Required work>
Rewrite all the records below, switching each "booth window" to "ticket window" and leaving everything else unchanged. Leave the pictures out.
++++
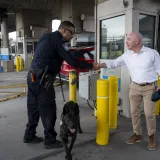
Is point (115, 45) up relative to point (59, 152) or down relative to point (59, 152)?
up

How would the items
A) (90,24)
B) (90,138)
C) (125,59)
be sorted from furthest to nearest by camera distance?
(90,24)
(90,138)
(125,59)

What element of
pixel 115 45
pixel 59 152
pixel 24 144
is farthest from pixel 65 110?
pixel 115 45

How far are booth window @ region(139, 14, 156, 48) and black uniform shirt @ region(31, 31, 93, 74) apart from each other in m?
1.94

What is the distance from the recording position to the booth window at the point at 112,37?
4152 millimetres

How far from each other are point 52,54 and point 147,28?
2.47 metres

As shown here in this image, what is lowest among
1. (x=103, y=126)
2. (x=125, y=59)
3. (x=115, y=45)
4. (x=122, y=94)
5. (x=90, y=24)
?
(x=103, y=126)

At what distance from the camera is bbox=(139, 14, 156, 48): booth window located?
3.98m

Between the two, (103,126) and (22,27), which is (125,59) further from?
(22,27)

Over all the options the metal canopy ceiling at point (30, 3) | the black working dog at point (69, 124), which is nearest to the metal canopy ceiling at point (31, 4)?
the metal canopy ceiling at point (30, 3)

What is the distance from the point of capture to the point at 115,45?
4.36 m

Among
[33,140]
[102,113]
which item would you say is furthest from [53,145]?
[102,113]

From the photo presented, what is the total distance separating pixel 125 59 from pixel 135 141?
1342 mm

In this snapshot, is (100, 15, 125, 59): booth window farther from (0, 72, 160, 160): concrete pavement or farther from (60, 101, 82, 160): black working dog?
(60, 101, 82, 160): black working dog

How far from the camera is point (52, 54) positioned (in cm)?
272
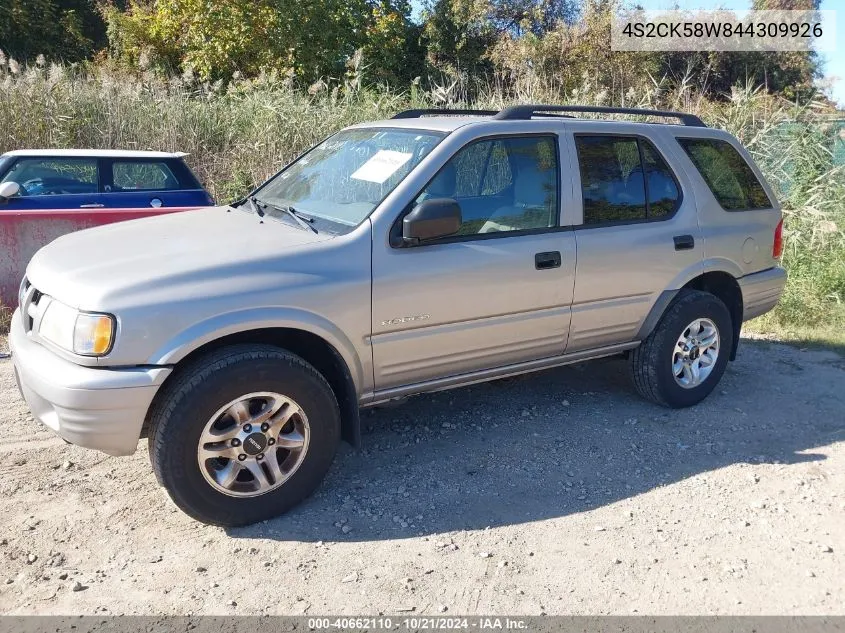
++++
Result>
Is point (115, 45) up relative to point (59, 152) or down relative to point (59, 152)?
up

How would the items
A) (90,24)
B) (90,138)
C) (125,59)
be sorted from furthest to nearest by camera distance?
(90,24)
(90,138)
(125,59)

What element of
pixel 115 45
pixel 59 152
pixel 24 144
is farthest from pixel 65 110?
pixel 115 45

How far are ticket window @ region(139, 14, 156, 48) and black uniform shirt @ region(31, 31, 93, 74) apart from each other in m?
1.94

What is the distance from the recording position to the ticket window at the point at 112,37?
4152 millimetres

How far from each other are point 52,54 and point 147,28?
2.47 metres

As shown here in this image, what is lowest among
1. (x=103, y=126)
2. (x=125, y=59)
3. (x=115, y=45)
4. (x=122, y=94)
5. (x=90, y=24)
?
(x=103, y=126)

At what distance from the camera is bbox=(139, 14, 156, 48): ticket window located?
3.98m

Between the two, (103,126) and (22,27), which is (125,59) further from?
(22,27)

Over all the options the metal canopy ceiling at point (30, 3) | the black working dog at point (69, 124), which is nearest to the metal canopy ceiling at point (31, 4)?
the metal canopy ceiling at point (30, 3)

What is the distance from the point of capture to the point at 115,45?
4.36 m

Among
[33,140]
[102,113]
which item would you say is furthest from [53,145]?
[102,113]

From the photo presented, what is the total distance separating pixel 125 59 from pixel 135 141?
1342 mm

In this snapshot, is (100, 15, 125, 59): ticket window farther from (0, 72, 160, 160): concrete pavement or farther from (60, 101, 82, 160): black working dog?
(60, 101, 82, 160): black working dog

How far from the camera is point (52, 54) positioned (in cm)?
272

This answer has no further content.